America tried — Christians included — to use the legislature to banish the misuse of alcohol by making alcohol illegal. Prohibition lasted from 1920–1933. It failed. My guess is that a better case could be made today to outlaw alcohol than to outlaw cannabis. Forty percent of all violent crimes involve alcohol, and forty percent of all fatal motor-vehicle accidents involve alcohol. We may find that the legalization of pot puts it in that category, but maybe not. In fact, from what I read, it’s probably not going to work that way. It doesn’t have those same kinds of effects.
Raising Miracles
My point is this: the focus and the moral energy of the church, the great majority of our effort, should not be on pursuing political and legal and cultural support for behaviors and attitudes we want to see in our children and in our churches. That is a misplaced focus. I’m not saying there’s no role for Christians in politics or legislatures where they can make their case for what they consider to be healthy for society. But I am saying that effort should never, never even come close to being the primary focus of pastors and parents.
“Our primary focus should be to do what only the Bible and only the gospel and only the Holy Spirit can do.”
The primary focus should be to do what only the Bible and only the gospel and only the Holy Spirit and the truth and Jesus can do in transforming human beings into the kind of Christ-exalting, Spirit-dependent, God-glorifying people who freely choose not to use drugs — whether caffeine or alcohol or cannabis or cocaine or meth or heroin — to escape into a world where Christ is less clearly perceived, and the Scriptures are less understood and precious, and the Spirit is less personal, and the glory of God is less satisfying, and the way of righteousness is less defined, and the path of obedience is less compelling. We want Christians who freely reject anything that would put them in that kind of mindset.
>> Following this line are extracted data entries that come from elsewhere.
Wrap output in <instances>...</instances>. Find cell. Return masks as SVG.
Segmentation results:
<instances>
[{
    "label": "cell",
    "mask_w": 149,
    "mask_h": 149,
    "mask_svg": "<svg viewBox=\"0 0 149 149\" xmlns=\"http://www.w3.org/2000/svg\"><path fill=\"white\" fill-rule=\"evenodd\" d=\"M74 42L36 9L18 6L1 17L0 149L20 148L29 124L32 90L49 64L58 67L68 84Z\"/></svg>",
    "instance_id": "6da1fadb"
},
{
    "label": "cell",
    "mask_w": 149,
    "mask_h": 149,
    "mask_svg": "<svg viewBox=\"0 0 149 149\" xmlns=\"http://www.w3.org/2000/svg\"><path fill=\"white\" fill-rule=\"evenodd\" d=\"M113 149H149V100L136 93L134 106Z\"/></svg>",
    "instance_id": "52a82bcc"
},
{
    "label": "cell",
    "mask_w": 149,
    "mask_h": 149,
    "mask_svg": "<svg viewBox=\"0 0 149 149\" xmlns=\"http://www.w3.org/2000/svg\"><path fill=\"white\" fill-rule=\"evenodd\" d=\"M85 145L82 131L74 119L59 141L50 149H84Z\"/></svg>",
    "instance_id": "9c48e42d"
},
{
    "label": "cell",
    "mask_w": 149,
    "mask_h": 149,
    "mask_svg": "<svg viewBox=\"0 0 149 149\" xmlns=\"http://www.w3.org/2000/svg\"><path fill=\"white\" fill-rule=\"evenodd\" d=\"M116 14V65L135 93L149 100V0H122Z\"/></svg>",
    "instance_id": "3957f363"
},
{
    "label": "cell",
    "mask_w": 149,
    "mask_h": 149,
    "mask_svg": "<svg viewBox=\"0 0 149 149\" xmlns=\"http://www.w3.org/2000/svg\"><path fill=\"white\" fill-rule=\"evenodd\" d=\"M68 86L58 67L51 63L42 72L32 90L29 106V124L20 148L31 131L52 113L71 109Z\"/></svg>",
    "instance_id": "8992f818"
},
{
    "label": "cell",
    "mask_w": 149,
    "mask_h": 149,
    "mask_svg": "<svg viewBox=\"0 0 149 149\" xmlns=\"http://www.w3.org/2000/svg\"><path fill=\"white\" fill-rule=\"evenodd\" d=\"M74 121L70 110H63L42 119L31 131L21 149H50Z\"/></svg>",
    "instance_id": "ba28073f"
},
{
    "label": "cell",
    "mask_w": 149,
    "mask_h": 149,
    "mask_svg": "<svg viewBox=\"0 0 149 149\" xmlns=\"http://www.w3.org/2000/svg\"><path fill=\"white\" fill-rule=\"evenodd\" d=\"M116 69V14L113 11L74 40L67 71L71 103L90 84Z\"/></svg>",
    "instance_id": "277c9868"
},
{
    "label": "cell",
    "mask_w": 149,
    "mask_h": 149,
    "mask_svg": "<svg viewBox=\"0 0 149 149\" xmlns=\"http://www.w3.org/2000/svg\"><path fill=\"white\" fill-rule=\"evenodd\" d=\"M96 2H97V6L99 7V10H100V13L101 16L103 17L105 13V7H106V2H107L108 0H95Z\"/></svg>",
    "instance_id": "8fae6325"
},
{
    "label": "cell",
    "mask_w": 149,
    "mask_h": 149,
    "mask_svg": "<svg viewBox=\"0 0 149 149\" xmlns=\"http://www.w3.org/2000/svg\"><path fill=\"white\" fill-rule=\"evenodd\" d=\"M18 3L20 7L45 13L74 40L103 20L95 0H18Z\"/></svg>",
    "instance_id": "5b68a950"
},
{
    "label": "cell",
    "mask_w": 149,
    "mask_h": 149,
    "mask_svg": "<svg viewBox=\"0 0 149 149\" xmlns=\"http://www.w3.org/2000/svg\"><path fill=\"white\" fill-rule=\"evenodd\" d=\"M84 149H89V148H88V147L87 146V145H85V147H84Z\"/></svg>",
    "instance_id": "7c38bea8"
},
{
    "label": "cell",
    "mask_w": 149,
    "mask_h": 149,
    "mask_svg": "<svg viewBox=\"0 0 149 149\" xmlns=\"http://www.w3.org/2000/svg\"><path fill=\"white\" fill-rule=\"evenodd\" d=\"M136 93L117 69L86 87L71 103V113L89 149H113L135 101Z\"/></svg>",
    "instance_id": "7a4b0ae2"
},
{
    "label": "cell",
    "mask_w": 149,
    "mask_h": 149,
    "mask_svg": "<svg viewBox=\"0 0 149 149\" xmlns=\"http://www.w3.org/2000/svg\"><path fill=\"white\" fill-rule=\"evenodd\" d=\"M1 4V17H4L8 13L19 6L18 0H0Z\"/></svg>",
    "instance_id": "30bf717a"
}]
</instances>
To be a Christian, a true Christian, is a very radical thing. It’s a miraculous thing. It’s a supernatural thing. It requires not a little bit of effort while we try to get the world on our side — which, by definition, is never going to happen. It requires the whole focus of the pastoral ministry — evangelizing and preaching and worshiping and counseling and teaching and setting radical examples for the people. It requires focus — Spirit-dependent, Bible-saturated efforts of parents to call down the miracle, through their parenting and through the church, of the creation of young people who are joyfully willing to be out of step with the world.
That’s the message, I think, God is sending us in the destigmatization and normalization and legalization of behaviors and attitudes and drugs that we think are out of step with the gospel. It’s a call to be the church and to be the home.